Retype everything in the listing, leaving each line exactly as it is.
** START OF MATERIAL FOR THIS EXERCISE **
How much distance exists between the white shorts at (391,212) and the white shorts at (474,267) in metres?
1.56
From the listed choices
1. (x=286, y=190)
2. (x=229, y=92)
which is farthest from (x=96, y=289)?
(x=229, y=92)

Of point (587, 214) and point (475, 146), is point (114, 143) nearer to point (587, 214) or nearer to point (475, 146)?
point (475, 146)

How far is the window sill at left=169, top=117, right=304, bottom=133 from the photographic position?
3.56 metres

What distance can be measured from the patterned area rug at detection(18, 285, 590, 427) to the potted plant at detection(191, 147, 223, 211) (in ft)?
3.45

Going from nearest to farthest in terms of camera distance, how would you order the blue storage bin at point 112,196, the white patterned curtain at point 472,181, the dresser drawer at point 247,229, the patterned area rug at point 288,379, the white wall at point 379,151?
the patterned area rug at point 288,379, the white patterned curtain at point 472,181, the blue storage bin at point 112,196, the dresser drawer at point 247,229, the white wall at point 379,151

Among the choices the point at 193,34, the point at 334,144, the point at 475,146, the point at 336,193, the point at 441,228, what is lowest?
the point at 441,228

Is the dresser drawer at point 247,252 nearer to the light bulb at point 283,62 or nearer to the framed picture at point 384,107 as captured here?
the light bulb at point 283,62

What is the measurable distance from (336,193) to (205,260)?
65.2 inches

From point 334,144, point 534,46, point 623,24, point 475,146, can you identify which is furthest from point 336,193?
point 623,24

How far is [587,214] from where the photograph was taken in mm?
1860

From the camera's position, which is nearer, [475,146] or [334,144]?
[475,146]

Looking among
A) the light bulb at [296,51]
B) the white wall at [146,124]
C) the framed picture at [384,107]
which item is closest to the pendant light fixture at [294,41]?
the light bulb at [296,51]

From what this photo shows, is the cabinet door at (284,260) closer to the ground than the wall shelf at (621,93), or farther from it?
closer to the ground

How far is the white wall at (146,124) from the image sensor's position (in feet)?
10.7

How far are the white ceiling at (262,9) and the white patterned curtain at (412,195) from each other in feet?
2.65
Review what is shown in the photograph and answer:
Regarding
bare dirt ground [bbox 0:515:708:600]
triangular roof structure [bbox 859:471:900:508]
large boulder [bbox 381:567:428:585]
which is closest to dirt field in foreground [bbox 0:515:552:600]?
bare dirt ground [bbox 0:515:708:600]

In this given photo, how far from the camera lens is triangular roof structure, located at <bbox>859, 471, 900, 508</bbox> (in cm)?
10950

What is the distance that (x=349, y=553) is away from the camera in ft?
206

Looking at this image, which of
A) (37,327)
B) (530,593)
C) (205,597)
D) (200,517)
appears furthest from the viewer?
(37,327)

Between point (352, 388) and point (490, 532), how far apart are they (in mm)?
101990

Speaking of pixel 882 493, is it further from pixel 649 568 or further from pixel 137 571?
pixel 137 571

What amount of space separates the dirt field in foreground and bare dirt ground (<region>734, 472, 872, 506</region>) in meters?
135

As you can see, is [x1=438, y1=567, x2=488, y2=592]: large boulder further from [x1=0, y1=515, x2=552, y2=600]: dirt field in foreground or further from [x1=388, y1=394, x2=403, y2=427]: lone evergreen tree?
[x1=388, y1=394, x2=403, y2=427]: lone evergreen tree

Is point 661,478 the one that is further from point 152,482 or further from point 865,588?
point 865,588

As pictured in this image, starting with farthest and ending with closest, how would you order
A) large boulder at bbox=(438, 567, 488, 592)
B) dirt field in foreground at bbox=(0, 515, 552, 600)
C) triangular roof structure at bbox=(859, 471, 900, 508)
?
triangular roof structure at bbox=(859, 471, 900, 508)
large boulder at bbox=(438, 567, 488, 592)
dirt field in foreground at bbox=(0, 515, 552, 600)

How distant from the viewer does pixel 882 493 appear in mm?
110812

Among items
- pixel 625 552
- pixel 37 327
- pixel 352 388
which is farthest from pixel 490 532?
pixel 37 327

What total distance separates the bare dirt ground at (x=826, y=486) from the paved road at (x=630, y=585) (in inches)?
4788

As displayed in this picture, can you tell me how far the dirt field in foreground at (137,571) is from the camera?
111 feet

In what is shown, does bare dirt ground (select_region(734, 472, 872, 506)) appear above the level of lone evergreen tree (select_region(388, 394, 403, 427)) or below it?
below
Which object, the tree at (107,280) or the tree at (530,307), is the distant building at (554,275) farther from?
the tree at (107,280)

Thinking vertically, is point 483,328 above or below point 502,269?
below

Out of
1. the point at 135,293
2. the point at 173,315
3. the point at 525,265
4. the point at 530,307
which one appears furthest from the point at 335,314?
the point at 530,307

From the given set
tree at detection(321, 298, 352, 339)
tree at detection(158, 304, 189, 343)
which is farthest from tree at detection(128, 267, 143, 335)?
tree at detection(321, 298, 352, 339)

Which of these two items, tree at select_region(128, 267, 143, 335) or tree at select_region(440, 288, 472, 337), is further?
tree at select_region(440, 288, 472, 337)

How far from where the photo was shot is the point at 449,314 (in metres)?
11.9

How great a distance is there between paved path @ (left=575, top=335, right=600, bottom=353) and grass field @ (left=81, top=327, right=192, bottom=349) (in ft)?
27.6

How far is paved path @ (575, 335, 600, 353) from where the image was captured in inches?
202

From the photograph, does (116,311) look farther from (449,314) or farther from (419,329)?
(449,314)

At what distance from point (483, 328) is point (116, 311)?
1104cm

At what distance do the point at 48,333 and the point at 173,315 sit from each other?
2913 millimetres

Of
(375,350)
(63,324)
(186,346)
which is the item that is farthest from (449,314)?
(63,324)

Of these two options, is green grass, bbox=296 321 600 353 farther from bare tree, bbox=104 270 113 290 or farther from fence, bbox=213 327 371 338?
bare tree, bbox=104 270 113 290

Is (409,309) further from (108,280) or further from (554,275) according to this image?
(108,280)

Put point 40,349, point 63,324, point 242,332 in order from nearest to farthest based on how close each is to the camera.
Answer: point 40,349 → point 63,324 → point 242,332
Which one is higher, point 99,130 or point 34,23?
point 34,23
** END OF MATERIAL FOR THIS EXERCISE **
SOLVED EXERCISE:
How much distance exists between the white shorts at (391,212) and the white shorts at (474,267) in metres?
1.56
From the listed choices
1. (x=286, y=190)
2. (x=229, y=92)
which is farthest from (x=96, y=289)?
(x=229, y=92)

Of point (587, 214) and point (475, 146), is point (114, 143) nearer to point (587, 214) or nearer to point (475, 146)?
point (475, 146)

How far is the window sill at left=169, top=117, right=304, bottom=133 from the photographic position?
3.56 metres

What distance can be measured from the patterned area rug at detection(18, 285, 590, 427) to the potted plant at detection(191, 147, 223, 211) (in ft)?
3.45

Going from nearest to farthest in terms of camera distance, how would you order the blue storage bin at point 112,196, the white patterned curtain at point 472,181, the dresser drawer at point 247,229, the patterned area rug at point 288,379, the white wall at point 379,151?
the patterned area rug at point 288,379, the white patterned curtain at point 472,181, the blue storage bin at point 112,196, the dresser drawer at point 247,229, the white wall at point 379,151

Among the choices the point at 193,34, the point at 334,144, the point at 475,146, the point at 336,193, the point at 441,228, what is lowest?
the point at 441,228

Is the dresser drawer at point 247,252 nearer to the light bulb at point 283,62 or nearer to the framed picture at point 384,107 as captured here?
the light bulb at point 283,62

What is the measurable distance from (336,193) to (205,260)?
65.2 inches

From point 334,144, point 534,46, point 623,24, point 475,146, can you identify which is furthest from point 336,193?
point 623,24

How far is [587,214] from where the photograph was taken in mm?
1860

From the camera's position, which is nearer, [475,146] or [334,144]?
[475,146]

Looking among
A) the light bulb at [296,51]
B) the white wall at [146,124]
C) the framed picture at [384,107]
which item is closest to the pendant light fixture at [294,41]?
the light bulb at [296,51]

From what this photo shows, is the cabinet door at (284,260) closer to the ground than the wall shelf at (621,93), or farther from it?
closer to the ground

How far is the white wall at (146,124) from the image sensor's position (in feet)?
10.7

How far are the white ceiling at (262,9) and the white patterned curtain at (412,195) from each other in feet?
2.65
Review what is shown in the photograph and answer:
Regarding
bare dirt ground [bbox 0:515:708:600]
triangular roof structure [bbox 859:471:900:508]
large boulder [bbox 381:567:428:585]
which is closest to dirt field in foreground [bbox 0:515:552:600]?
bare dirt ground [bbox 0:515:708:600]

In this given photo, how far from the camera lens is triangular roof structure, located at <bbox>859, 471, 900, 508</bbox> (in cm)?
10950

What is the distance that (x=349, y=553) is away from the camera in ft?
206

Looking at this image, which of
A) (37,327)
B) (530,593)
C) (205,597)
D) (200,517)
appears furthest from the viewer?
(37,327)

Between point (352, 388) and point (490, 532), how far apart are they (in mm)?
101990

Speaking of pixel 882 493, is it further from pixel 649 568 or further from pixel 137 571?
pixel 137 571

What amount of space separates the dirt field in foreground and bare dirt ground (<region>734, 472, 872, 506</region>) in meters?
135

As you can see, is [x1=438, y1=567, x2=488, y2=592]: large boulder further from [x1=0, y1=515, x2=552, y2=600]: dirt field in foreground or further from [x1=388, y1=394, x2=403, y2=427]: lone evergreen tree?
[x1=388, y1=394, x2=403, y2=427]: lone evergreen tree

Is point 661,478 the one that is further from point 152,482 or further from point 865,588?
point 865,588

As pictured in this image, starting with farthest and ending with closest, how would you order
A) large boulder at bbox=(438, 567, 488, 592)
B) dirt field in foreground at bbox=(0, 515, 552, 600)
C) triangular roof structure at bbox=(859, 471, 900, 508)
?
triangular roof structure at bbox=(859, 471, 900, 508)
large boulder at bbox=(438, 567, 488, 592)
dirt field in foreground at bbox=(0, 515, 552, 600)

How distant from the viewer does pixel 882 493 appear in mm?
110812

Among items
- pixel 625 552
- pixel 37 327
- pixel 352 388
which is farthest from pixel 490 532?
pixel 37 327

What total distance separates the bare dirt ground at (x=826, y=486) from the paved road at (x=630, y=585) (in inches)?
4788

As displayed in this picture, can you tell me how far the dirt field in foreground at (137,571) is from the camera?
111 feet

In what is shown, does bare dirt ground (select_region(734, 472, 872, 506)) appear above the level of lone evergreen tree (select_region(388, 394, 403, 427)) or below it?
below
Which object, the tree at (107,280) or the tree at (530,307), is the distant building at (554,275) farther from?
the tree at (107,280)

Thinking vertically, is point 483,328 above or below point 502,269?
below

Out of
1. the point at 135,293
2. the point at 173,315
3. the point at 525,265
4. the point at 530,307
which one appears furthest from the point at 335,314?
the point at 530,307

From the given set
tree at detection(321, 298, 352, 339)
tree at detection(158, 304, 189, 343)
which is farthest from tree at detection(128, 267, 143, 335)?
tree at detection(321, 298, 352, 339)

Which of these two items, tree at select_region(128, 267, 143, 335) or tree at select_region(440, 288, 472, 337), is further?
tree at select_region(440, 288, 472, 337)

How far from where the photo was shot is the point at 449,314 (in metres)?
11.9

How great a distance is there between paved path @ (left=575, top=335, right=600, bottom=353) and grass field @ (left=81, top=327, right=192, bottom=349) (in ft)?
27.6

How far is paved path @ (575, 335, 600, 353) from where the image was captured in inches?
202

From the photograph, does (116,311) look farther from (449,314) or farther from (419,329)?
(449,314)

At what distance from point (483, 328) is point (116, 311)?
1104cm

At what distance do the point at 48,333 and the point at 173,315 sit from each other?
2913 millimetres

Of
(375,350)
(63,324)
(186,346)
which is the item that is farthest from (449,314)?
(63,324)

Of these two options, is green grass, bbox=296 321 600 353 farther from bare tree, bbox=104 270 113 290 or farther from fence, bbox=213 327 371 338?
bare tree, bbox=104 270 113 290

Is (409,309) further from (108,280) or further from (554,275) according to this image?
(108,280)

Put point 40,349, point 63,324, point 242,332 in order from nearest to farthest based on how close each is to the camera.
Answer: point 40,349 → point 63,324 → point 242,332
Which one is higher, point 99,130 or point 34,23?
point 34,23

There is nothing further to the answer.